I see. I'll move the aborting point to just before
journal_write_commit_record() in the next version.

Thanks,
--
Hidehiro Kawai
Hitachi, Systems Development Laboratory
Linux Technology Center


2008-05-21 01:35:04

by Hidehiro Kawai

[permalink] [raw]
Subject: Re: [PATCH 4/4] jbd: fix error handling for checkpoint io (rebased)

Hi,

Jan Kara wrote:
>
> On Fri 16-05-08 19:29:15, Hidehiro Kawai wrote:
>
>>Jan Kara wrote:
>>
>>>>/*
>>>>+ * We couldn't write back some metadata buffers to the filesystem.
>>>>+ * To avoid unwritten-back metadata buffers from losing, set
>>>>+ * JFS_CP_ABORT flag and make sure that the journal space isn't
>>>>+ * cleaned. This function also aborts journaling.
>>>>+ */
>>>>+static void __journal_abort_checkpoint(journal_t *journal, int errno)
>>>>+{
>>>>+ if (is_checkpoint_aborted(journal))
>>>>+ return;
>>>>+
>>>>+ spin_lock(&journal->j_state_lock);
>>>>+ journal->j_flags |= JFS_CP_ABORT;
>>>>+ spin_unlock(&journal->j_state_lock);
>>>>+ printk(KERN_WARNING "JBD: Checkpointing failed. Some metadata blocks "
>>>>+ "are still old.\n");
>>>>+ journal_abort(journal, errno);
>>>>+}
>>
>>[snip]
>>
>>
>>>>Index: linux-2.6.26-rc2/include/linux/jbd.h
>>>>===================================================================
>>>>--- linux-2.6.26-rc2.orig/include/linux/jbd.h
>>>>+++ linux-2.6.26-rc2/include/linux/jbd.h
>>>>@@ -816,6 +816,8 @@ struct journal_s
>>>>#define JFS_FLUSHED 0x008 /* The journal superblock has been flushed */
>>>>#define JFS_LOADED 0x010 /* The journal superblock has been loaded */
>>>>#define JFS_BARRIER 0x020 /* Use IDE barriers */
>>>>+#define JFS_CP_ABORT 0x040 /* Checkpointing has failed. We don't have to
>>>>+ * clean the journal space. */
>>>>
>>>>/*
>>>> * Function declarations for the journaling transaction and buffer
>>>>@@ -1004,6 +1006,11 @@ static inline int is_journal_aborted(jou
>>>> return journal->j_flags & JFS_ABORT;
>>>>}
>>>>
>>>>+static inline int is_checkpoint_aborted(journal_t *journal)
>>>>+{
>>>>+ return journal->j_flags & JFS_CP_ABORT;
>>>>+}
>>>>+
>>>
>>> Actually, I don't think this new flag is needed (not that it would really
>>>harm anything).
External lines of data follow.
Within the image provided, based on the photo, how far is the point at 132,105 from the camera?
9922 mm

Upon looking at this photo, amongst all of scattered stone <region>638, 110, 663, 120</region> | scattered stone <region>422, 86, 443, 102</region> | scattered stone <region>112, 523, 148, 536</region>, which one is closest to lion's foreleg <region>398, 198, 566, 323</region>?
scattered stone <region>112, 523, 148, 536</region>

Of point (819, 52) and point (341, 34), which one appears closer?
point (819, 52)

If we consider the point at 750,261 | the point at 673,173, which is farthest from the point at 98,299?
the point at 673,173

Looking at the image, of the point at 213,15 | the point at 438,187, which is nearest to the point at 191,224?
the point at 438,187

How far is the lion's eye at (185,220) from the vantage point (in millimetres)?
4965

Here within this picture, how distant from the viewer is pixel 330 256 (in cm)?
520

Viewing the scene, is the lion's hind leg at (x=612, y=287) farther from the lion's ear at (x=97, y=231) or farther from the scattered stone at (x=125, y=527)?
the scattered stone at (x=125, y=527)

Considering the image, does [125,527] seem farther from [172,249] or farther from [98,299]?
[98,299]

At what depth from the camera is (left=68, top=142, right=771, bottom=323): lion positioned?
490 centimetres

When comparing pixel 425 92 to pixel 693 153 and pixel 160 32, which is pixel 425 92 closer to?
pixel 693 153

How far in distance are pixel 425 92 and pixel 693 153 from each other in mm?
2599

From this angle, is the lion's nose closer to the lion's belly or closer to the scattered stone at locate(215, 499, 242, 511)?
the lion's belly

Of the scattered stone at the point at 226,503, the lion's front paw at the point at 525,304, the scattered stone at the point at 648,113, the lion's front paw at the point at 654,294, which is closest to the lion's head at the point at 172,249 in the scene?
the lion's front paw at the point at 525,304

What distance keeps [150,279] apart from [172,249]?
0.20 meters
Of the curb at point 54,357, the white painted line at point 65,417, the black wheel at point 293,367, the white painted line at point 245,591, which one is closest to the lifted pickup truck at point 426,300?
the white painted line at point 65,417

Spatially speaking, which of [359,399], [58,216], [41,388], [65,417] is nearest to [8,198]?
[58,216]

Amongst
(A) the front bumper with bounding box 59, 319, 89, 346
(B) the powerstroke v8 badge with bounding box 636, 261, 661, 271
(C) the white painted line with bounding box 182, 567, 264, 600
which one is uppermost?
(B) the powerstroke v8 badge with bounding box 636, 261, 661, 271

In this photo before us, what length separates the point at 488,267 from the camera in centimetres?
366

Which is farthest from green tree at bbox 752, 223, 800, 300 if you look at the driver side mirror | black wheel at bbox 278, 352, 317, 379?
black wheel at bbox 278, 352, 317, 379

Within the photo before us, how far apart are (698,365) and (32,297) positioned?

At least at the places where you check it you can as well
>>>check whether the journal is aborted (maybe except for journal_destroy()
>>>but see my comment there).
>>
>>As you say, JFS_CP_ABORT isn't necessarily needed in the most cases,
>>but it is needed for __journal_abort_checkpoint() which report the
>>checkpoint related error by printk only once. If we use JFS_ABORT
>>to check whether this call is second time, the error message may be
>>never printed out because the journal has been aborted by another
>>reason. If we don't check for the second call, the error message
>>will be printed out several times.
>
> Yes, I think that checking out for JFS_ABORT is the right thing to do.
> Once the journal has aborted for some reason, it is enough that we print
> some error message (and that is responsibility of the first caller of
> journal_abort()). Printing that checkpointing has not succeeded as well is
> IMO not needed.

A checkpointing failure is a bit special. If the journal is aborted
by journal_commit_transaction(), the integrity of the filesystem is
ensured although the latest changes will be lost. However, if the
journal is aborted by log_do_checkpoint() and the replay also failed,
the filesystem may be corrupted because some of the metadata blocks
are in old states. In this case, the user will have to recover the
filesystem manually and carefully. So I think printing the special
message is needed to inform users about that.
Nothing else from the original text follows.